§ **Texto fornecido**
Regularização imobiliária: segurança jurídica para o seu patrimônio.
Imóvel sem registro é patrimônio incompleto. Conheça os caminhos para regularizar, valorizar e proteger seu bem.
No Brasil, milhões de imóveis são ocupados, comprados ou herdados sem o devido registro na matrícula. A consequência é silenciosa, mas grave: quem não registra não é dono — é apenas possuidor. E posse, por melhor que seja, não oferece a mesma proteção jurídica da propriedade formalizada.
Os caminhos de regularização variam conforme a origem do imóvel. Para áreas urbanas ocupadas há longo tempo, a usucapião extrajudicial (Lei 13.465/2017) tornou-se uma alternativa rápida e eficaz, conduzida diretamente em cartório, sem necessidade de processo judicial em muitos casos.
Para imóveis adquiridos por contrato de gaveta ou cessão informal, a escritura pública seguida de registro encerra a vulnerabilidade. Para heranças não inventariadas, o inventário extrajudicial — quando há consenso entre herdeiros — resolve a questão em poucas semanas.

§ **Sobre o exercício**
Escreva a continuação do texto sobre regularização imobiliária, começando logo depois da última frase. As entradas são um material à parte, separado do texto.

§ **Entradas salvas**
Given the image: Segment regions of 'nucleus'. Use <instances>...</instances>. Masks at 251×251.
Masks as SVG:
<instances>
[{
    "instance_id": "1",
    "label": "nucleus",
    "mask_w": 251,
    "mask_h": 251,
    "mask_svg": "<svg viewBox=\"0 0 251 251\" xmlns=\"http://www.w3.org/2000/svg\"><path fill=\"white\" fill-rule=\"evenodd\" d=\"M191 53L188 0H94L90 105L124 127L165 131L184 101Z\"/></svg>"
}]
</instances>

§ **Resposta escrita**
Loteamentos irregulares, áreas rurais sem georreferenciamento e imóveis com inconsistência de área entre matrícula e realidade física exigem retificação administrativa, levantamento topográfico e, em alguns casos, ações judiciais específicas.
Regularizar é, antes de tudo, um ato de proteção: contra litígios futuros, contra disputas familiares, contra fraudes e contra a perda do bem. E é também valorização — imóvel regularizado é financiável, vendável e transmissível com segurança.